Saturday, August 1, 2009

RIP Uncle Bobby

This is not exactly how I wanted to restart the blog but lets face it, if this doesn't move me to write nothing else will.

Considering the amount of football fans on Facebook, who frequently jammed the news feeds in the run-in to last season, it was a bit strange to see no tributes, not even an RIP, to Sir Bobby Robson, the kindly grandad of football.

I guess because he doesn't have any affliation with the Big 4 teams, his death has gone by unmarked, but it shouldn't. Sir Bobby Robson should be mourned by everyone who loves football.

Personally, I've dreaded yesterday for so long now ever since that day, months ago, he revealed that he would die 'sooner or later'- the cancer that he had beaten four times before, had gotten the better of him.

He then spent the last few months of his life campaigning for Cancer-related causes, raising money and using his name yet there was no showiness, no press- whoring, no front pages with Brave Bobby on them. The man died as he lived, with dignity.

As a manager, he was in that top echelon. He was like Roy Hodgson on steroids in the sense that he was an Englishman who overcame the insularity that usualy marks island nations and went abroad. After his successes with Ipswich and England, he could've sat on his laurels waiting for a cushy job in England but instead he chose to challenge himself abroad in teams like Porto and Barcelona where success is not so much expected as demanded. He made friends and gained respect there too. Names like Romario, Ronaldo (the real one), Mourinho all were influenced somewhat by Robson.

He finished up his managerial career at his beloved Newcastle United. Little did we know that the Robson years were the last moderately successful years we'd see from the club that has become an illustration of the word shambles.
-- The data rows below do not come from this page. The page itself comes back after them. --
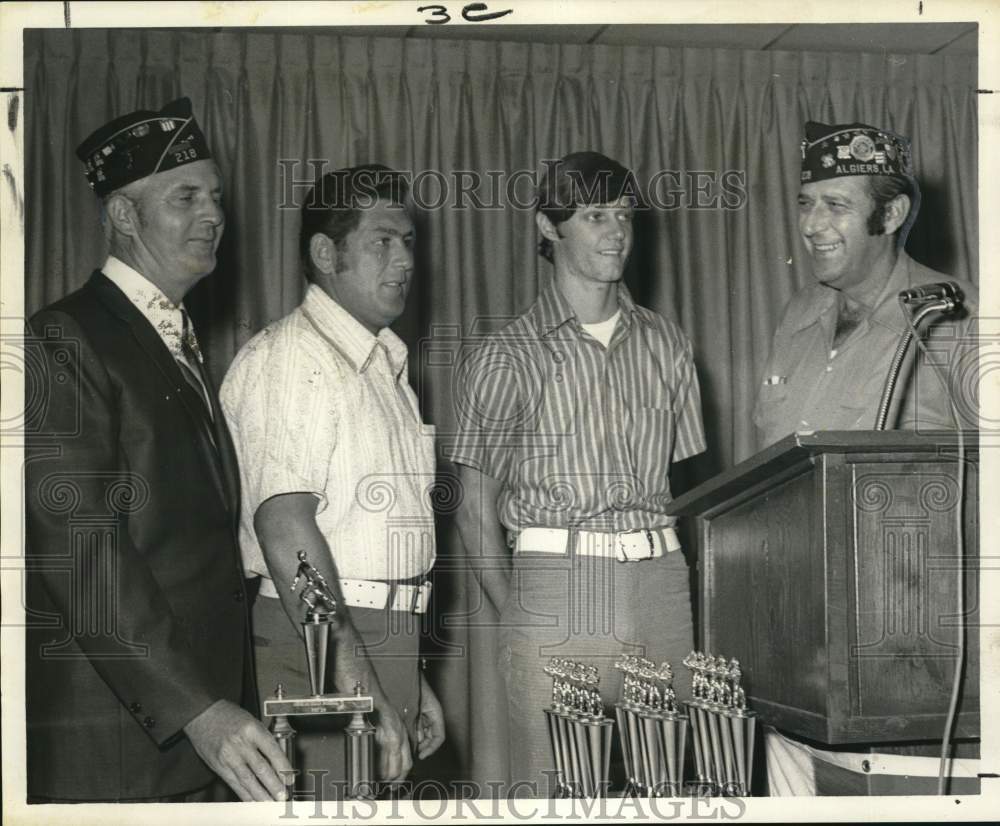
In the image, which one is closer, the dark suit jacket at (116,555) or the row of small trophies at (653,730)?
the row of small trophies at (653,730)

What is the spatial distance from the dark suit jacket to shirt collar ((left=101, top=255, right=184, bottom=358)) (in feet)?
0.09

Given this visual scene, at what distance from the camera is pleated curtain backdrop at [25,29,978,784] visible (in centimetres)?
376

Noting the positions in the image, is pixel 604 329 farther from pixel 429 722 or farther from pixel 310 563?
pixel 429 722

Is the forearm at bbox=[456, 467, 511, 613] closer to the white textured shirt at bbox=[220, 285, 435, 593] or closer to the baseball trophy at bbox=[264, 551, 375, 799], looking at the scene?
the white textured shirt at bbox=[220, 285, 435, 593]

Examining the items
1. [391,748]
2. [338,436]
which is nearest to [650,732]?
[391,748]

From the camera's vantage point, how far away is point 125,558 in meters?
3.60

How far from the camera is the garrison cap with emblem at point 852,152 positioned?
152 inches

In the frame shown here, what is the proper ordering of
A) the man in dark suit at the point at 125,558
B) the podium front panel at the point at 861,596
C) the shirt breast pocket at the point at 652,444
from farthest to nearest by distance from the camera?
the shirt breast pocket at the point at 652,444 < the man in dark suit at the point at 125,558 < the podium front panel at the point at 861,596

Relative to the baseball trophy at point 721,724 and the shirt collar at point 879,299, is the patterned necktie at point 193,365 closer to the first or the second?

Within six months of him leaving, Kieron Dyer and Lee Bowyer were disgracing themselves on the pitch, and the formers Champions League contenders were struggling at the wrong end of the table. It is sad that Robson's last memories of his club will be the pathetic defeat last May to Aston Villa that saw Newcastle's stay in the Premiership come to an end.

In the end, there's not much one can say. But think about this. Bobby Robson's involvement in football lasted over five decades and there isn't anyone who has a bad word to say about him- not the journalists, not his fellow managers, nor the players who played under him, nor even the chairman- nobody describes him as anything other than a wonderful human being.

In the world of football which has its fair share of unsalubrious characters, this is pretty remarkable. As has been this year, when famous people die, there is the tendency to beatify them, but in Robson's case, his life and career has been mostly blameless. For once the beatification does not feel banal and hollow.

Rest in Peace, Uncle Bobby, you will be missed but your legacy will live on.